ACTIVITY:
Range to reproduce from the entries below: the line with "common name: large-antlered muntjac", the line with "label granularity: sequence-level", and every line in between. Give them exactly and give nothing else.

++++++++++

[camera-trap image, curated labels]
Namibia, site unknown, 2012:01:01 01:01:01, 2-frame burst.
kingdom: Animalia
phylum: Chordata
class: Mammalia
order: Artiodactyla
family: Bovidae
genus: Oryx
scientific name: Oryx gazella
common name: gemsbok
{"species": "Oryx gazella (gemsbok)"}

++++++++++

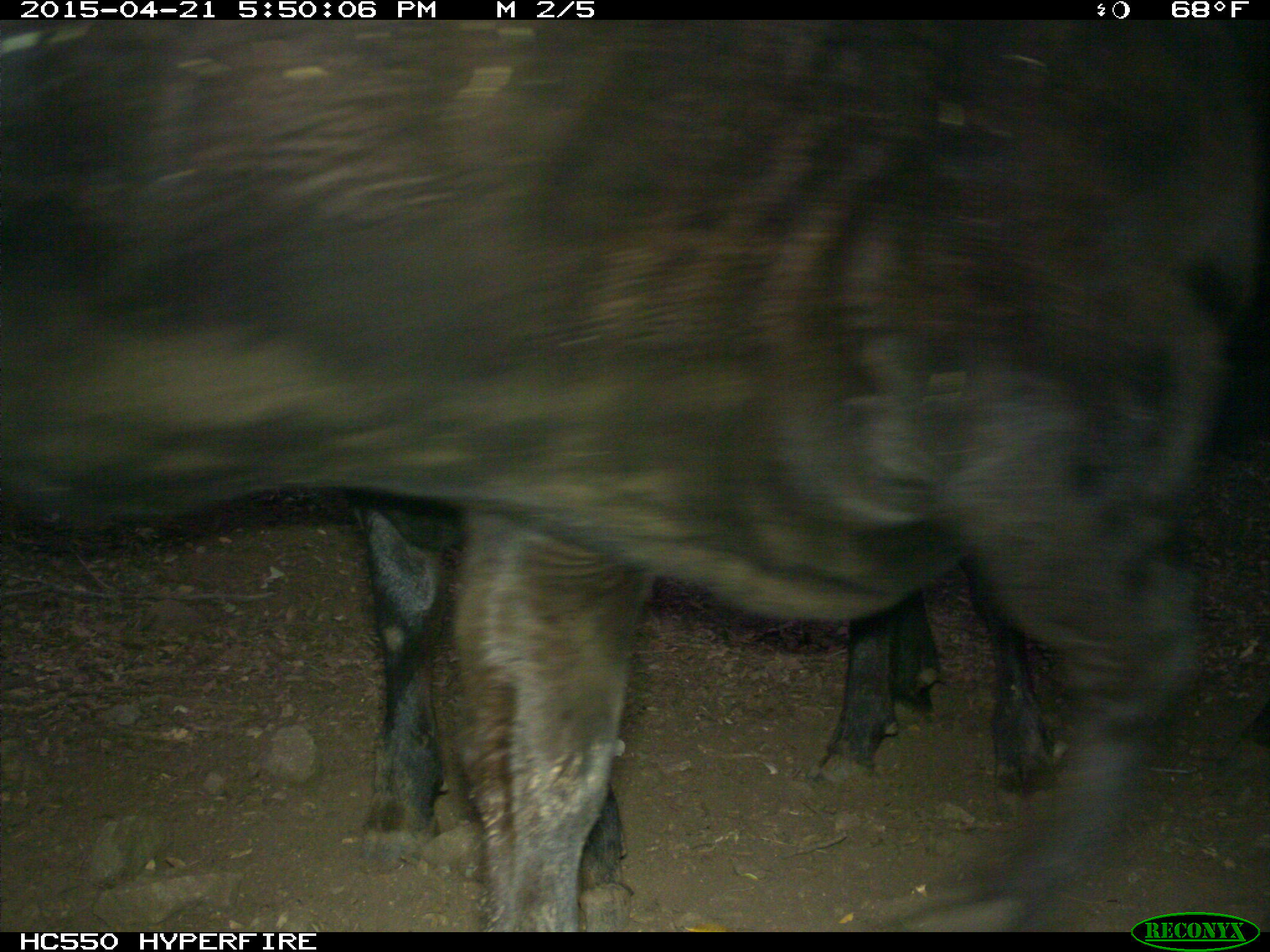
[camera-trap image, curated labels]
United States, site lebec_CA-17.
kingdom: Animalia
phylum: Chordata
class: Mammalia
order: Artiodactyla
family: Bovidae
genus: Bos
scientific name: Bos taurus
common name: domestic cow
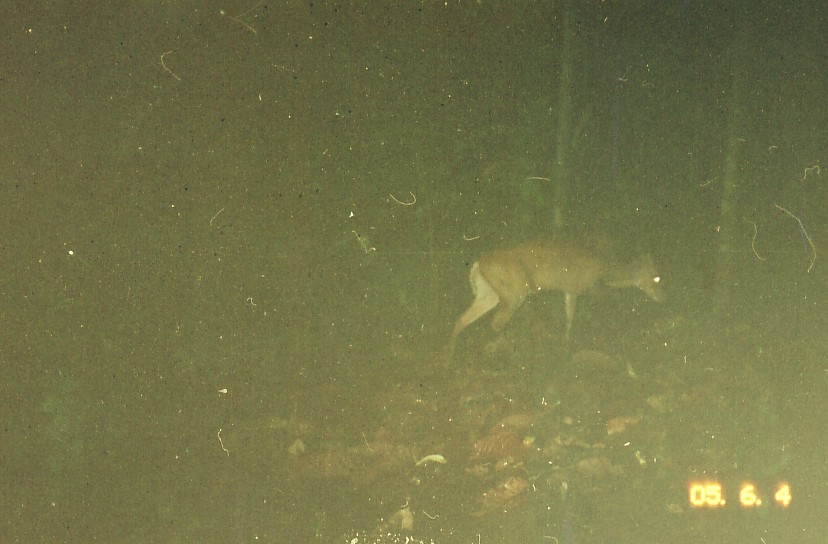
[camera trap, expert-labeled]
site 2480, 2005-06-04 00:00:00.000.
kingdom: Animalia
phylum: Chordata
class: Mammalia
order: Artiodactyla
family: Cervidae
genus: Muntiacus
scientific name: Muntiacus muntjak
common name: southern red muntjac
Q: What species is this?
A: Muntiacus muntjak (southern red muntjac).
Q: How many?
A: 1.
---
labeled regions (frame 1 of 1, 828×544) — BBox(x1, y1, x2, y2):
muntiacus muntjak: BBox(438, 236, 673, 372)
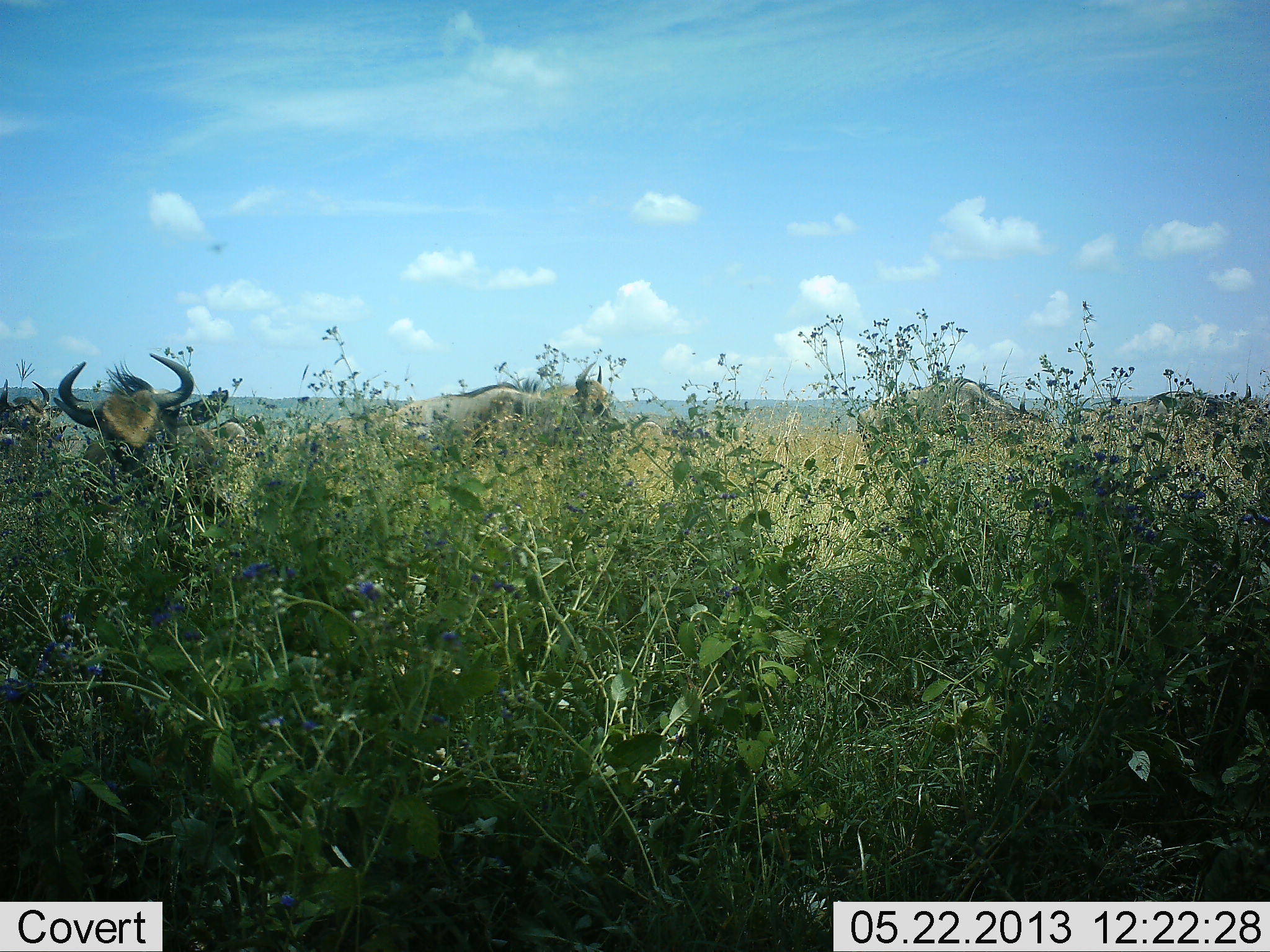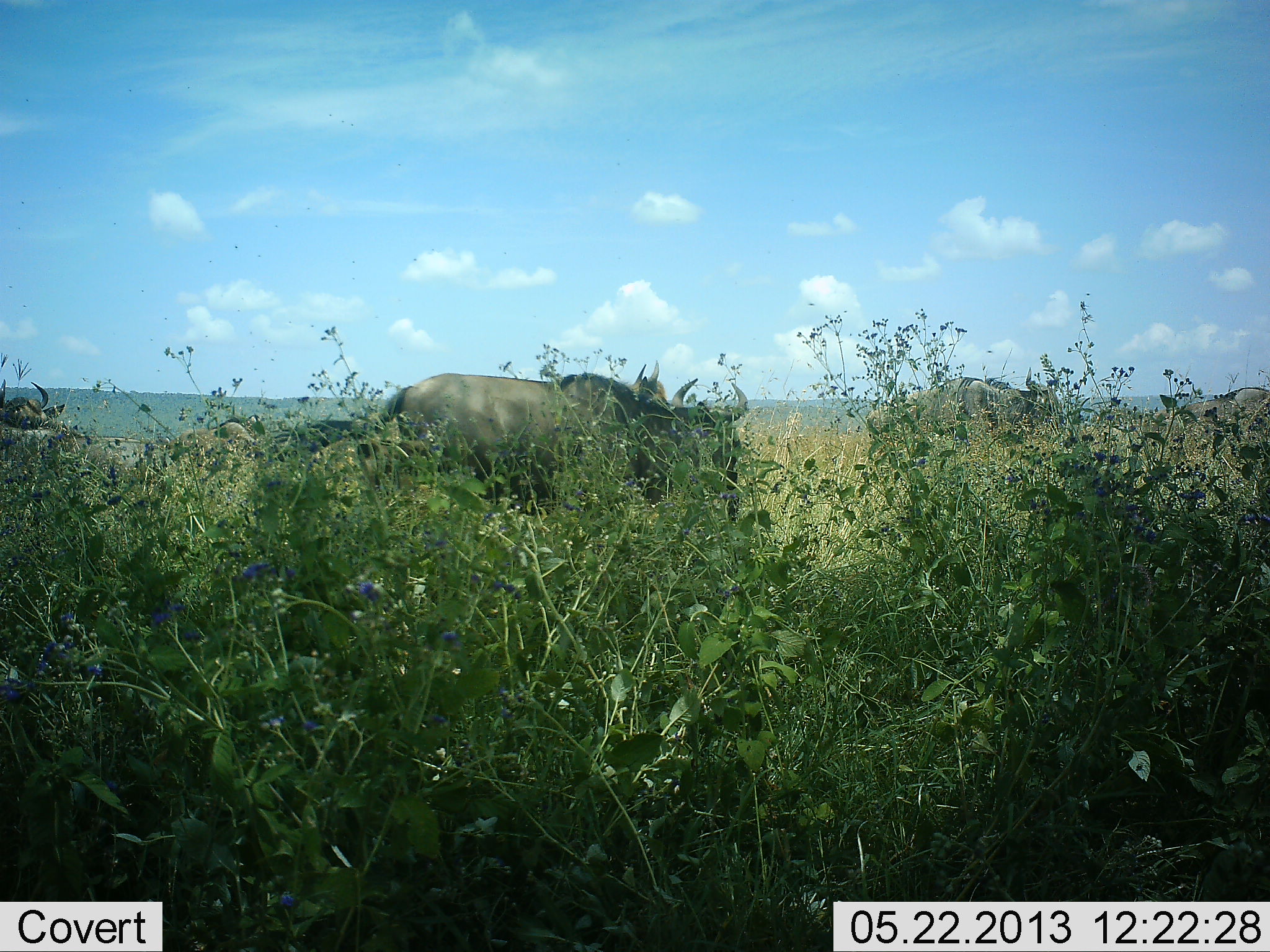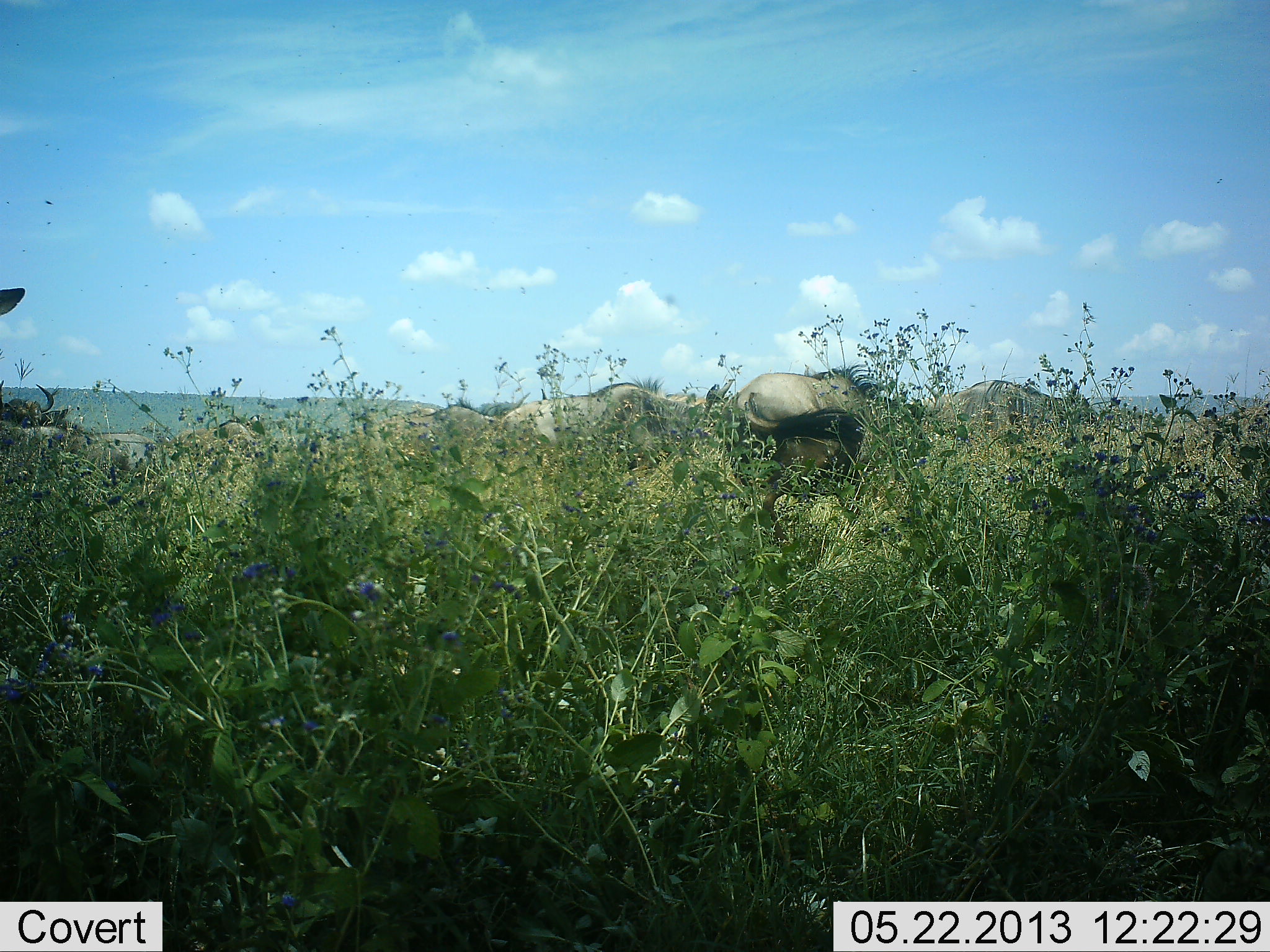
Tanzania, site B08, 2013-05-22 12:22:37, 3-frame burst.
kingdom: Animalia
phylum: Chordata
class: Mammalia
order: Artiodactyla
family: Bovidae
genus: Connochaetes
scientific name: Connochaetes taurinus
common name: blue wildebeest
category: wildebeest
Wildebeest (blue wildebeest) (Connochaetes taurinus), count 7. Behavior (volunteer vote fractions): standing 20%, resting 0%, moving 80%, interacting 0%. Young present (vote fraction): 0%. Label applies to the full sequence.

++++++++++

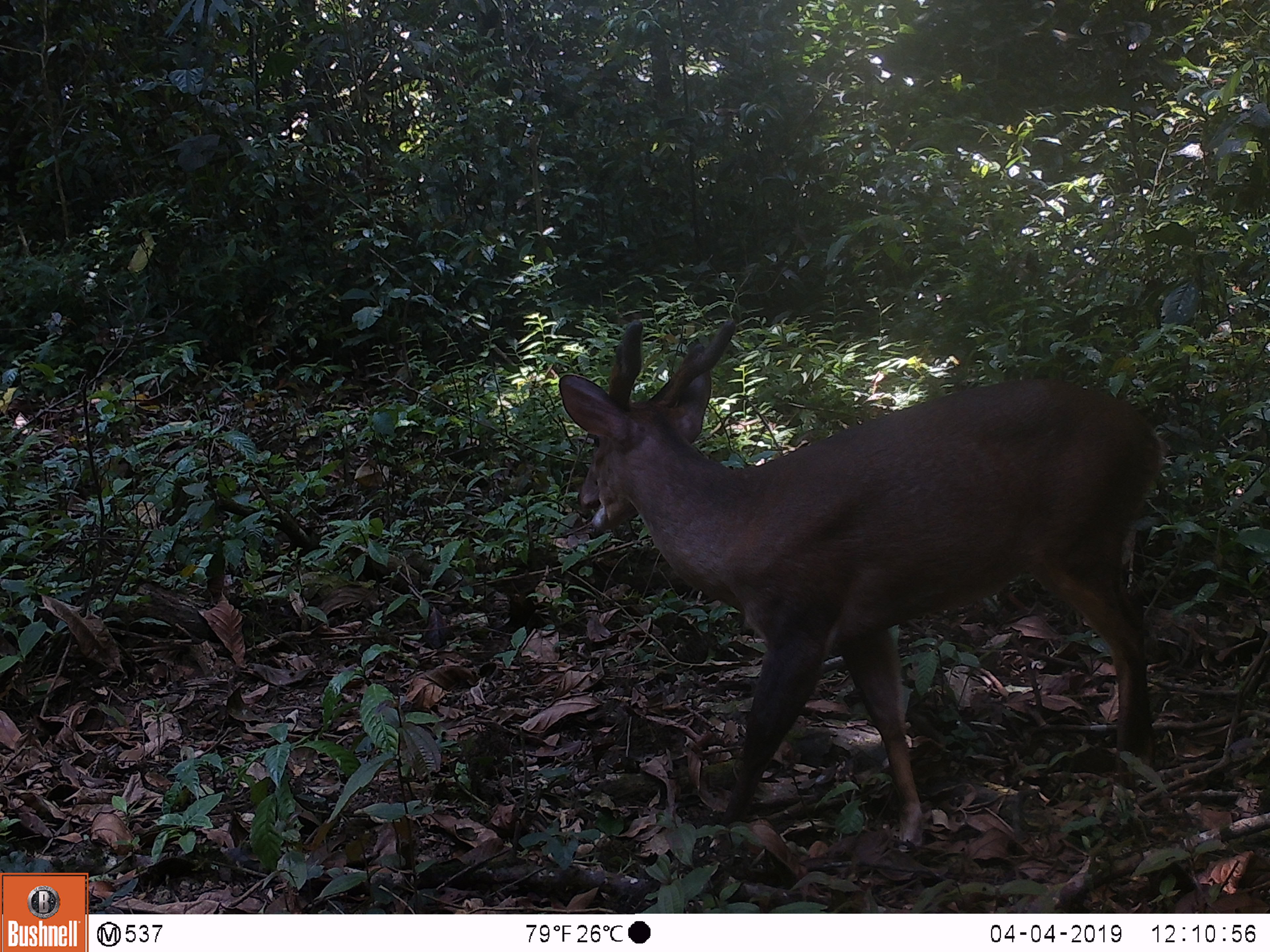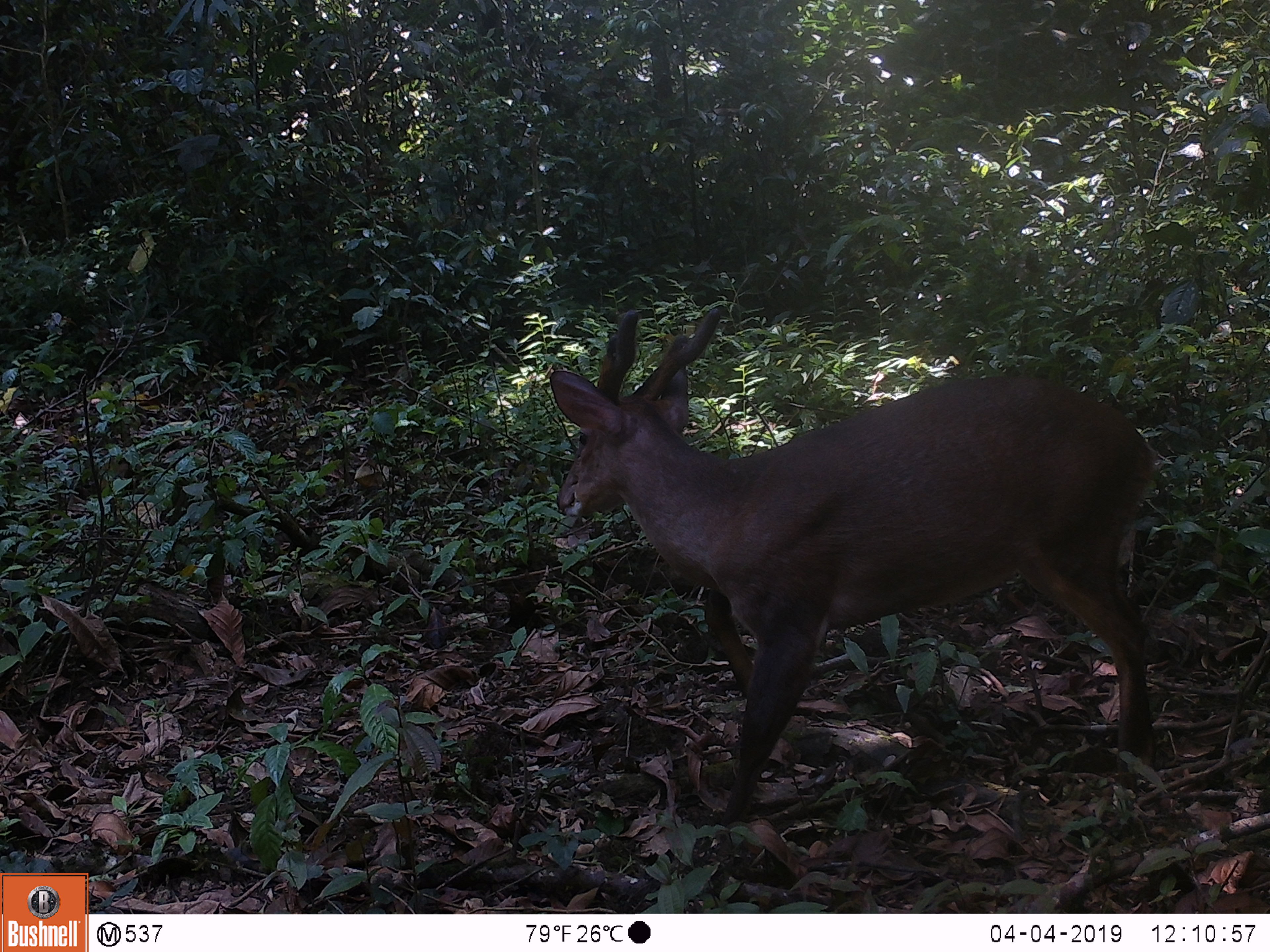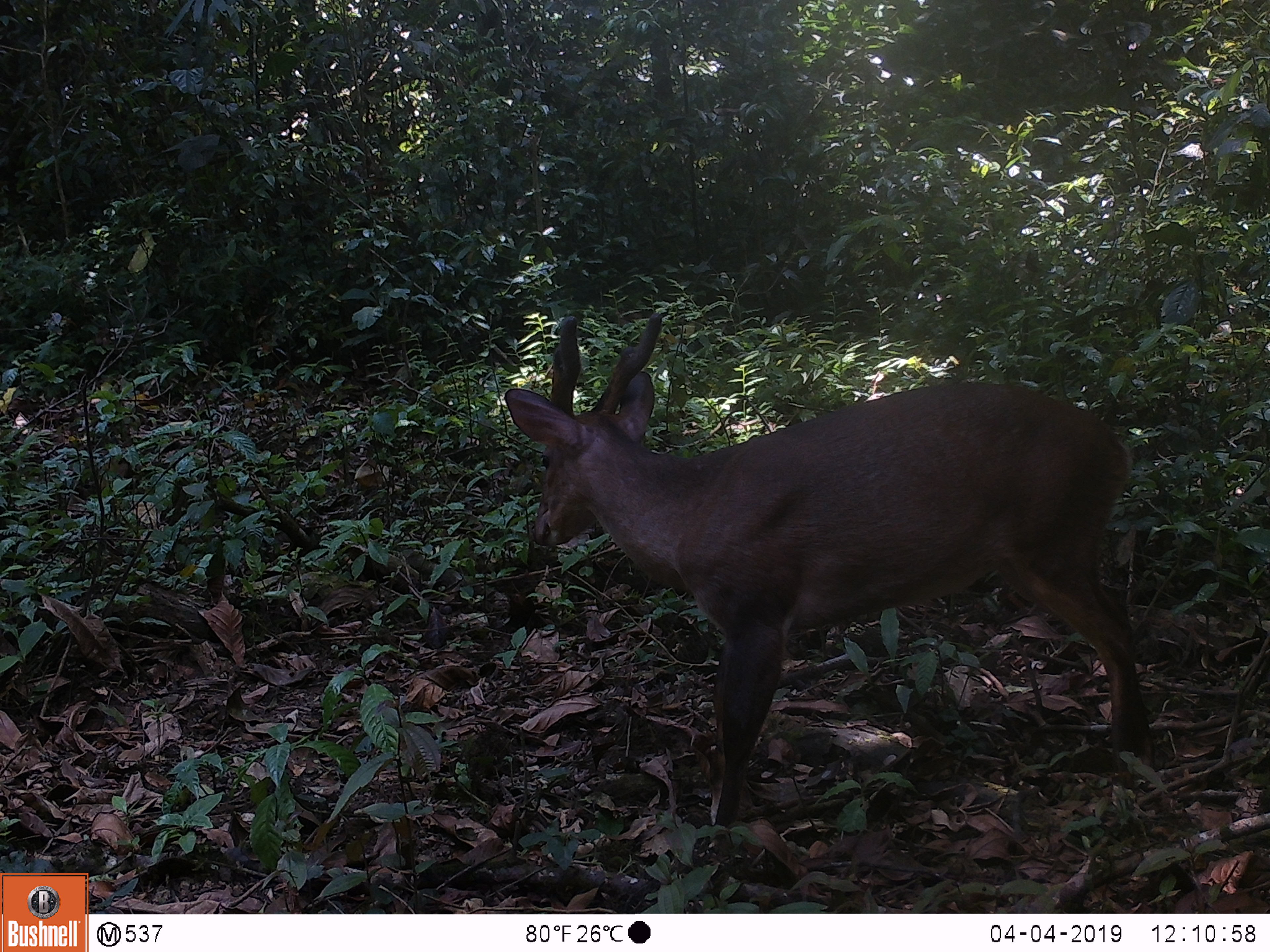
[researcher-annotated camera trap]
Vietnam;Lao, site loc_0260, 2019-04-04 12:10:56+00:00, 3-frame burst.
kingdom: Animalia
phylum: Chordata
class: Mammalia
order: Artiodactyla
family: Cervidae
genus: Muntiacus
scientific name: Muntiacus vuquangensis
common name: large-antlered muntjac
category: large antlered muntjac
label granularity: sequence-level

++++++++++

RESPONSE TO THIS EXERCISE:
common name: large-antlered muntjac
category: large antlered muntjac
label granularity: sequence-level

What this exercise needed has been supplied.